▶ [Stored data]
--------------------------------------------------
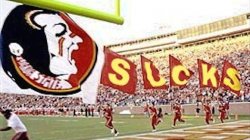 FSU sucks Meme Template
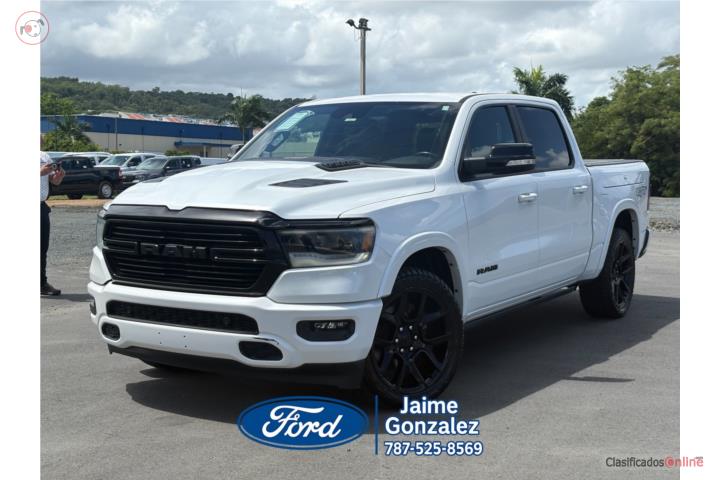 Ram 1500 Laramie GT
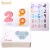 Import Reusable Baby Math Learning Montessori Puzzles Cards Educational Toys for Kids from China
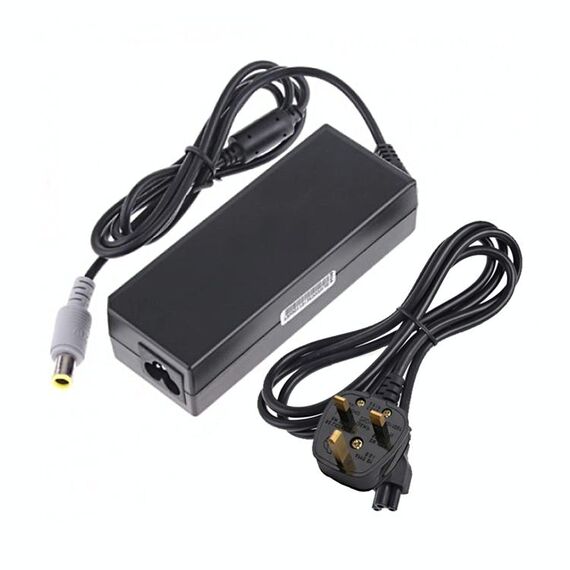 Adattatore CA con spina per il Regno Unito 20 V 3,25 A 65 W per notebook ThinkPad, punte di uscita: 7,9 x 5,5 mm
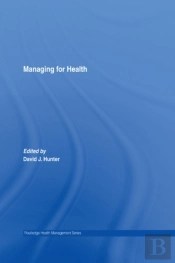Managing For Health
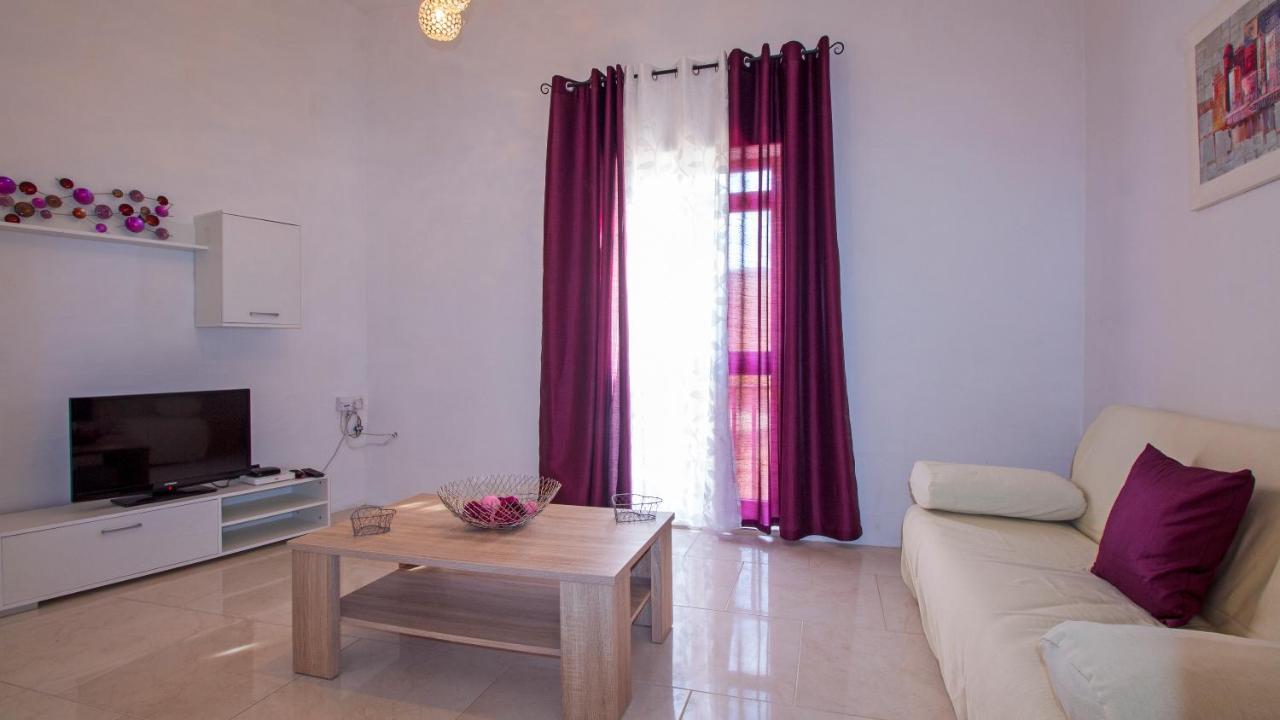 Apartment Close To Fort Saint Angelo Birgu Luaran gambar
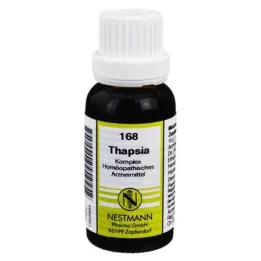 THAPSIA KOMPLEX No.168, 20 ml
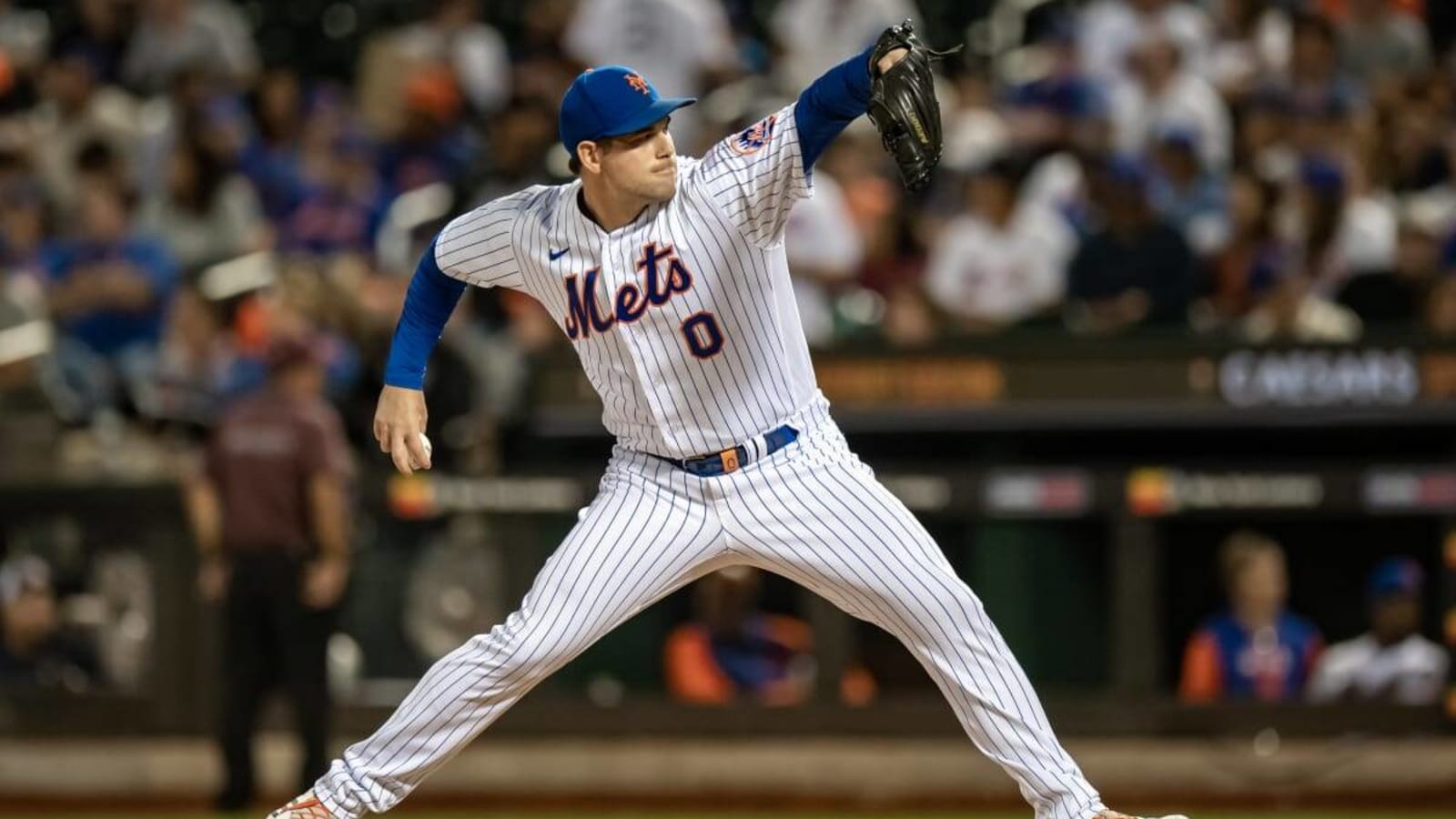 Why New York Mets&#39; Adam Ottavino is Looking Forward to Pitch Clock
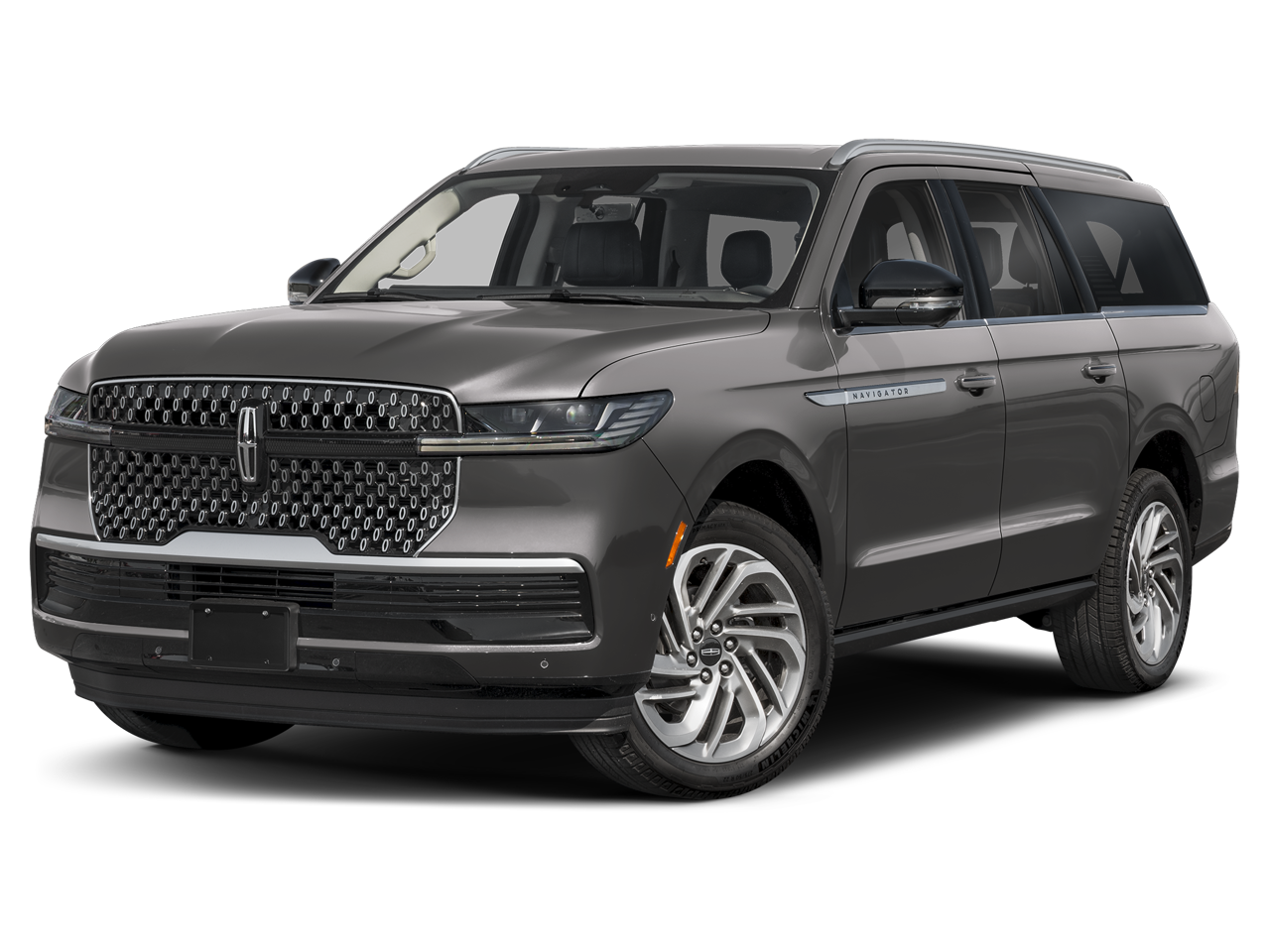 2026 Lincoln Navigator L Black Label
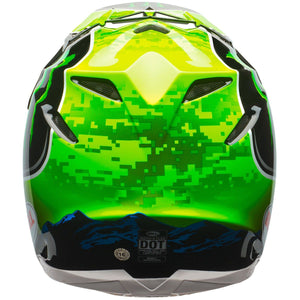 Bell Moto-9 MIPS Tomac Monster Replica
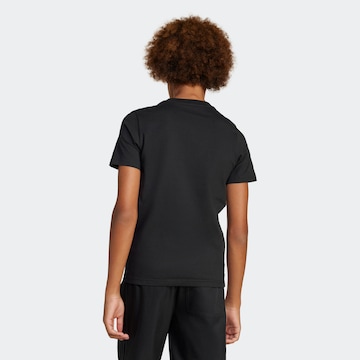 ADIDAS PERFORMANCE Performance Shirt 'Messi Name And Number' in Black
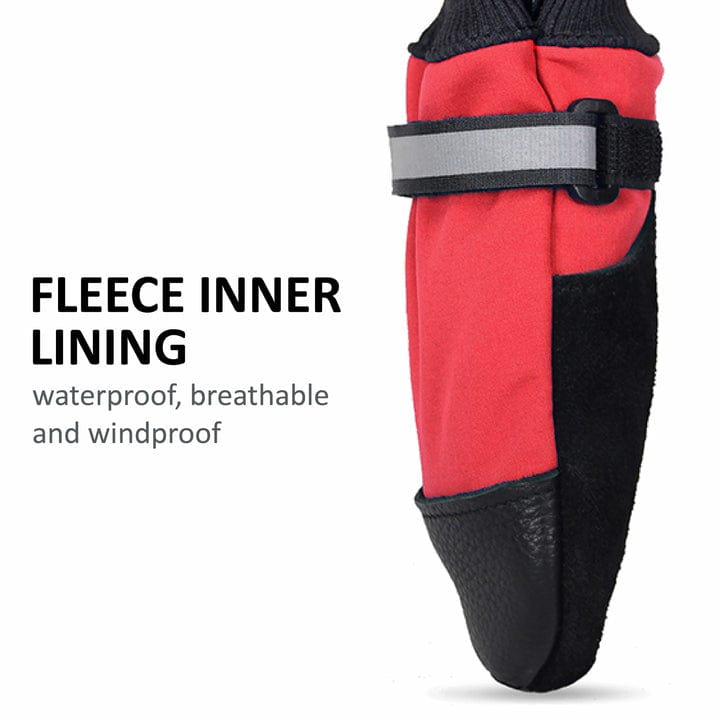 Muttluks Fleece Lined Dog Boots – Petland Canada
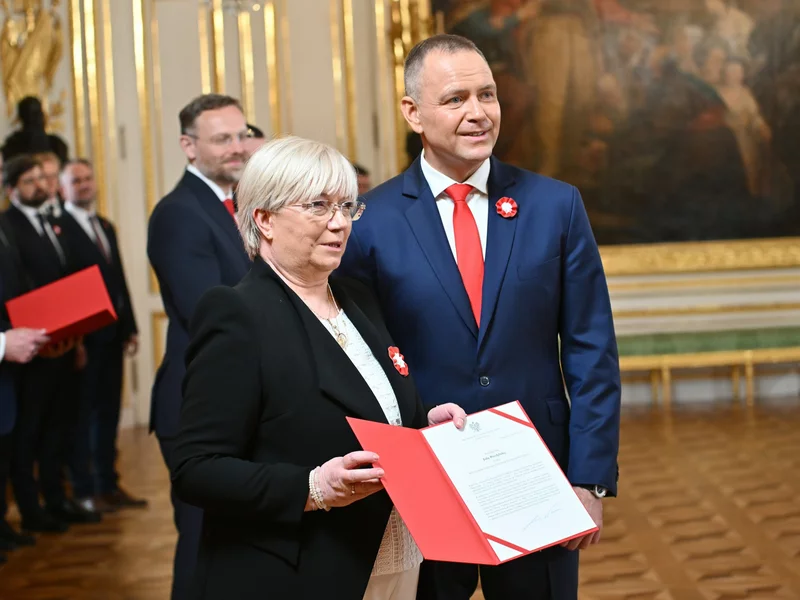 Były prezes TK nie ma wątpliwości. Zarzuty wobec Julii Przyłębskiej są naprawdę poważne
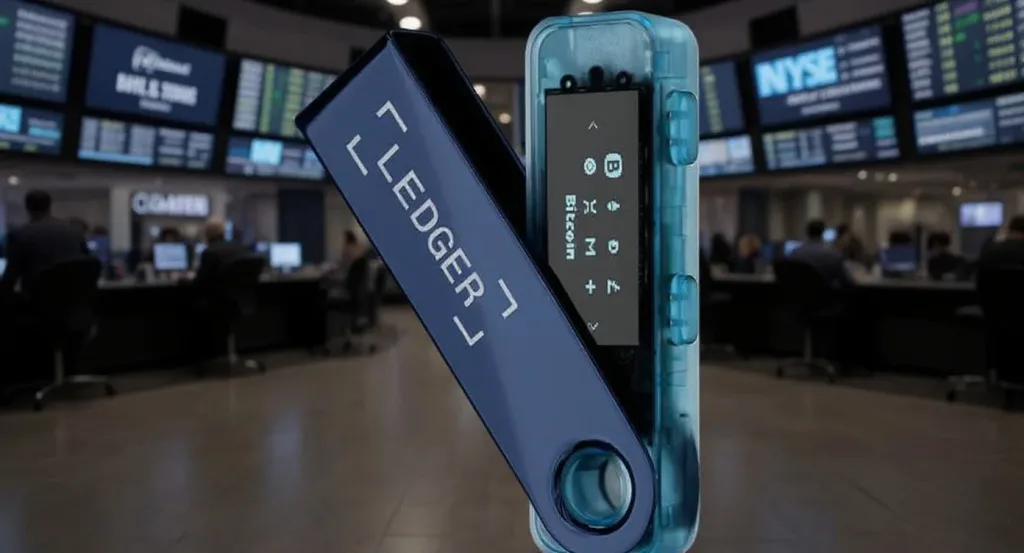 Ledger vise une IPO à 4 milliards de dollars, valorisation triplée depuis 2023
--------------------------------------------------
▶ [Task requirements] Output the records above exactly as they are, leaving out the pictures.

▶ [Your solution]
 FSU sucks Meme Template
 Ram 1500 Laramie GT
 Import Reusable Baby Math Learning Montessori Puzzles Cards Educational Toys for Kids from China
 Adattatore CA con spina per il Regno Unito 20 V 3,25 A 65 W per notebook ThinkPad, punte di uscita: 7,9 x 5,5 mm
Managing For Health
 Apartment Close To Fort Saint Angelo Birgu Luaran gambar
 THAPSIA KOMPLEX No.168, 20 ml
 Why New York Mets&#39; Adam Ottavino is Looking Forward to Pitch Clock
 2026 Lincoln Navigator L Black Label
 Bell Moto-9 MIPS Tomac Monster Replica
 ADIDAS PERFORMANCE Performance Shirt 'Messi Name And Number' in Black
 Muttluks Fleece Lined Dog Boots – Petland Canada
 Były prezes TK nie ma wątpliwości. Zarzuty wobec Julii Przyłębskiej są naprawdę poważne
 Ledger vise une IPO à 4 milliards de dollars, valorisation triplée depuis 2023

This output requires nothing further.